[Stored entries]

——————————

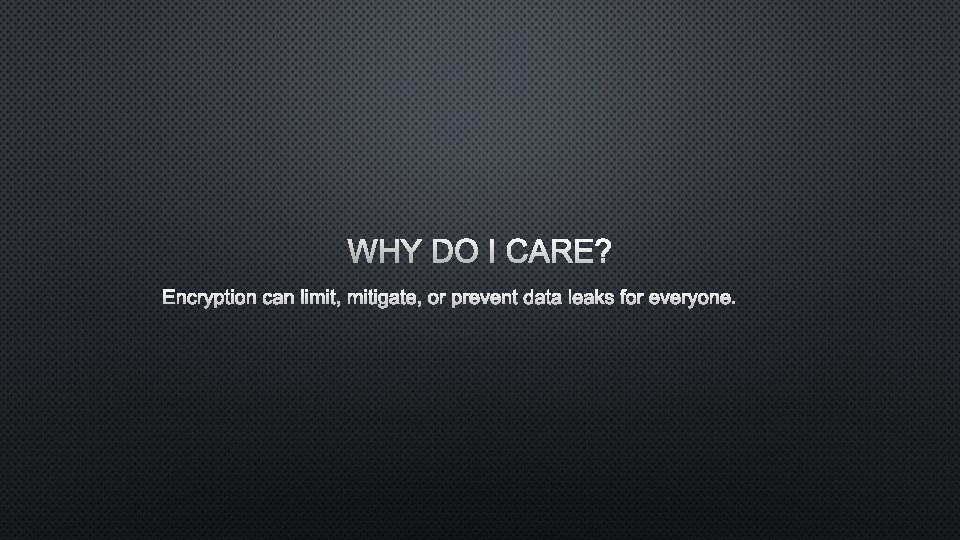 WHY DO I CARE?

Encryption can limit, mitigate, or prevent data leaks for everyone.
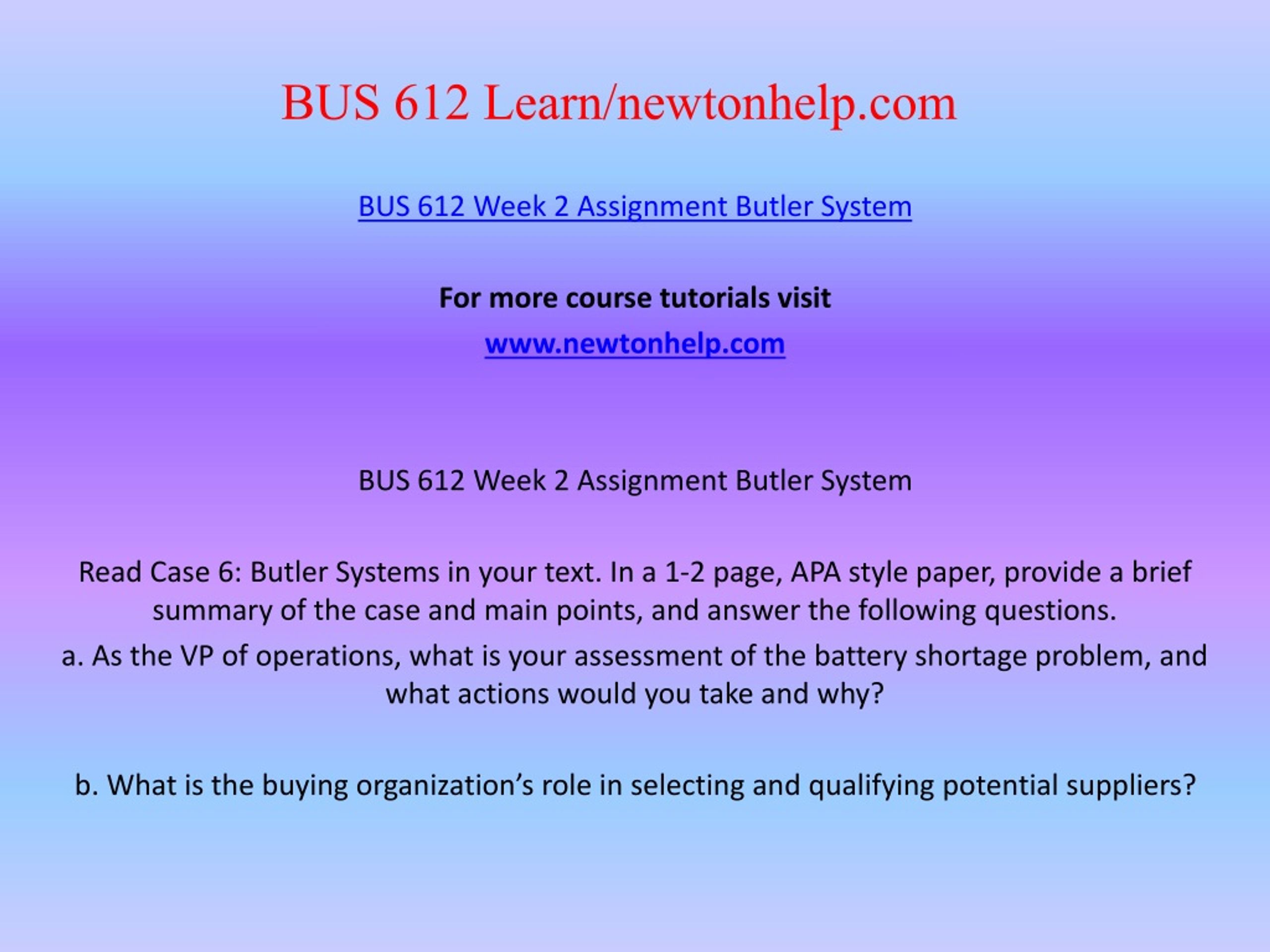 BUS 612 Learn/newtonhelp.com

BUS 612 Week 2 Assignment Butler System

For more course tutorials visit

www.newtonhelp.com

BUS 612 Week 2 Assignment Butler System

Read Case 6: Butler Systems in your text. In a 1-2 page, APA style paper, provide a brief summary of the case and main points, and answer the following questions.

a. As the VP of operations, what is your assessment of the battery shortage problem, and what actions would you take and why?

b. What is the buying organization’s role in selecting and qualifying potential suppliers?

——————————

Please reproduce the entries above exactly, from their first line to the line holding "Read Case 6: Butler" inclusive, and nothing else; the pictures stay out.

 WHY DO I CARE?

Encryption can limit, mitigate, or prevent data leaks for everyone.
 BUS 612 Learn/newtonhelp.com

BUS 612 Week 2 Assignment Butler System

For more course tutorials visit

www.newtonhelp.com

BUS 612 Week 2 Assignment Butler System

Read Case 6: Butler Systems in your text. In a 1-2 page, APA style paper, provide a brief summary of the case and main points, and answer the following questions.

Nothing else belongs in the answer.